(Beginning of Data section)

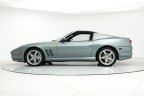 Thumbnail Photo 6 for 2005 Ferrari 575M Maranello Superamerica
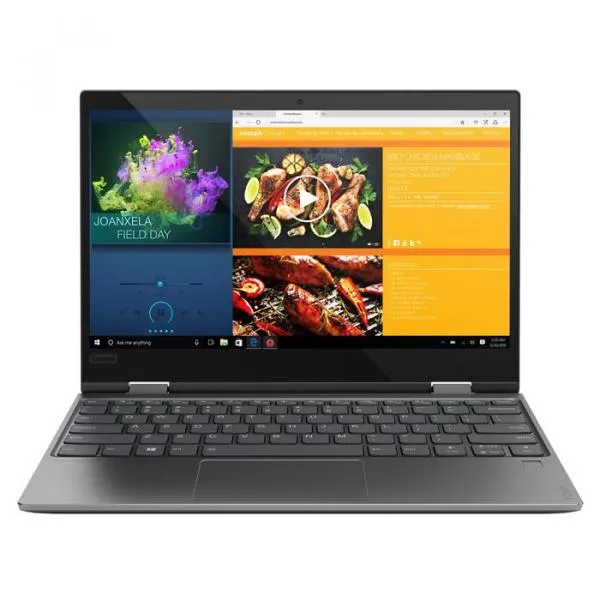 Ноутбук Lenovo Yoga720-12IKB 12.5 i3-7100U 4GB 128GB#1
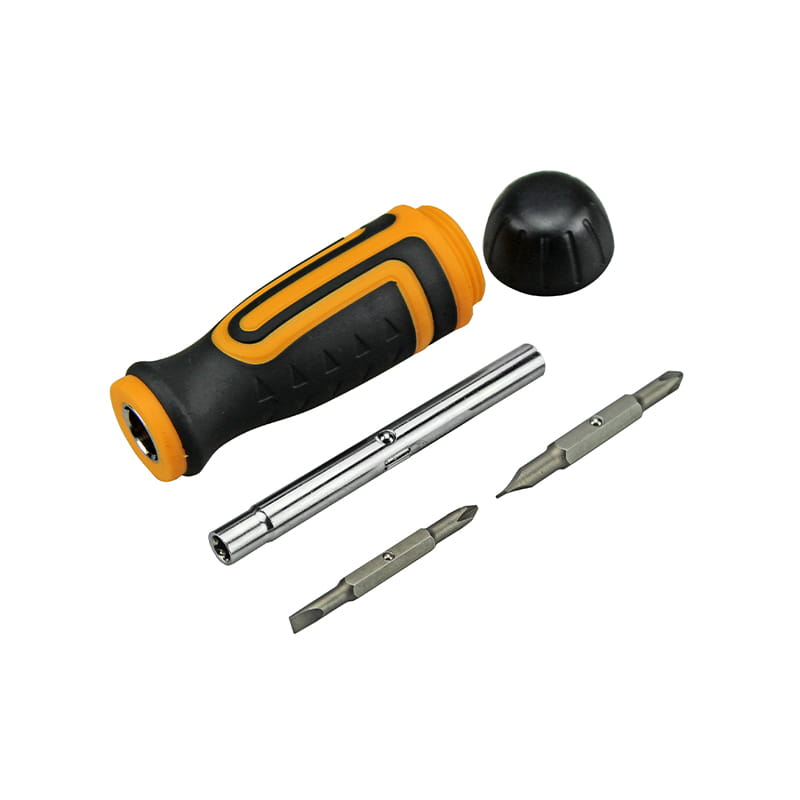 Set de șurubelnițe cu funcție muti: un must-have în cutia de instrumente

(End of Data section)

§ **Exercise requirements**
All of the data should come back exactly as written, but without pictures.

§ **Solution to this problem**
 Thumbnail Photo 6 for 2005 Ferrari 575M Maranello Superamerica
 Ноутбук Lenovo Yoga720-12IKB 12.5 i3-7100U 4GB 128GB#1
 Set de șurubelnițe cu funcție muti: un must-have în cutia de instrumente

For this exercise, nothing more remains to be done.